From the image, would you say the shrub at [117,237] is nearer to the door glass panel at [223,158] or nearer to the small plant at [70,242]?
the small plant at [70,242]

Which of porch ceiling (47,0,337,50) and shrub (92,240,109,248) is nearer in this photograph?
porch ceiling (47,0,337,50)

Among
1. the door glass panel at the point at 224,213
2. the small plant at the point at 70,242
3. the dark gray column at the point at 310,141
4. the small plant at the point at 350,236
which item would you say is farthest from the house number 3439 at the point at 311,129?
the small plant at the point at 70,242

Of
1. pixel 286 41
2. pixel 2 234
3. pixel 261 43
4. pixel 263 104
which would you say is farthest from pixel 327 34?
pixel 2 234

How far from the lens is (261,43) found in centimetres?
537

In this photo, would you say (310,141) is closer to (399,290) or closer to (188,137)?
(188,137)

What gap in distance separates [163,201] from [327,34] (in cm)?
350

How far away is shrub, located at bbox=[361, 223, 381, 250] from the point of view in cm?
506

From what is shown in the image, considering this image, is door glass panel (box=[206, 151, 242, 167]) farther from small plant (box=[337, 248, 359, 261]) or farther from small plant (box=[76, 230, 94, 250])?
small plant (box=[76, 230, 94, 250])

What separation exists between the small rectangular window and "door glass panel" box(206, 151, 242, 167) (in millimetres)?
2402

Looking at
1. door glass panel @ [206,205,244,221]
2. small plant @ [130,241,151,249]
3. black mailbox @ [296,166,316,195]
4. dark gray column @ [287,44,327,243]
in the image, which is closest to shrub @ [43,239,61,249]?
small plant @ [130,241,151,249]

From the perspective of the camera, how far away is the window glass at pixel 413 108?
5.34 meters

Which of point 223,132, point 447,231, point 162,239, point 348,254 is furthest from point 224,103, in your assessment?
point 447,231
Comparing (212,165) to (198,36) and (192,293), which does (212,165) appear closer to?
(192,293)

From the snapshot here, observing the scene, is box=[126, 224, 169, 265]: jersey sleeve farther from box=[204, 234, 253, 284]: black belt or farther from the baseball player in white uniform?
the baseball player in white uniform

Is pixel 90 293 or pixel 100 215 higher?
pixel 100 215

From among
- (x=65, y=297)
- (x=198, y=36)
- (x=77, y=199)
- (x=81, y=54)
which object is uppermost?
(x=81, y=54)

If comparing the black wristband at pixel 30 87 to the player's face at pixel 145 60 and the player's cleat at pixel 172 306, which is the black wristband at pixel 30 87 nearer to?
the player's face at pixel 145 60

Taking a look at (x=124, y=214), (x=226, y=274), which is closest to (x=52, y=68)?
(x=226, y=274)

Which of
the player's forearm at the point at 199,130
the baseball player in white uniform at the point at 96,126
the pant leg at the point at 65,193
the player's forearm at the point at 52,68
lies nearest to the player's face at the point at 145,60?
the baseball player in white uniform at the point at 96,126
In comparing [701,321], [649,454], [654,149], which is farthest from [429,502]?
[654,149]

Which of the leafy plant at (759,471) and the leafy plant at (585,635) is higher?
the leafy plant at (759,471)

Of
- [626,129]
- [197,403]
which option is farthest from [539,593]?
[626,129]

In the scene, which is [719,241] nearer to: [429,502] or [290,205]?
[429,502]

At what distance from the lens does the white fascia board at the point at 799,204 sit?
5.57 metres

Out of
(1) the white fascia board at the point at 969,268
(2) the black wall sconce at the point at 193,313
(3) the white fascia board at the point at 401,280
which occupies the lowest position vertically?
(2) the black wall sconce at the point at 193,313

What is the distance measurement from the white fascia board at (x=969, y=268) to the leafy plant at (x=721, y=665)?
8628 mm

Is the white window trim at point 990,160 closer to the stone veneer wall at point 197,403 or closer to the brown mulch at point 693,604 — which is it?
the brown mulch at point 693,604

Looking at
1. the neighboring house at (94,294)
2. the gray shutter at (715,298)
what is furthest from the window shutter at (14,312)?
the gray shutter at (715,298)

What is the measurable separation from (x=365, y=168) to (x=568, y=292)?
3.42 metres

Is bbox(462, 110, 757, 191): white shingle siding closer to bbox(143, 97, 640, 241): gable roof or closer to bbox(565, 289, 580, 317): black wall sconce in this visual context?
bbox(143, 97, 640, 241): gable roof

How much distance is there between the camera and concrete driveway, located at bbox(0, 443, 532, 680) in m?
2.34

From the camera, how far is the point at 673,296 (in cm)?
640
+++
** TASK TO COMPLETE **
Please format the material from the line containing "How much distance" through the end of the material as a two-column CSV with the headers input and output. Give one row per text-and-answer pair, with each value in its own quoted field and line breaks replaced by spaces.

** THE OUTPUT **
input,output
"How much distance is there between the camera and concrete driveway, located at bbox(0, 443, 532, 680) in m?","2.34"
"From the camera, how far is the point at 673,296 (in cm)?","640"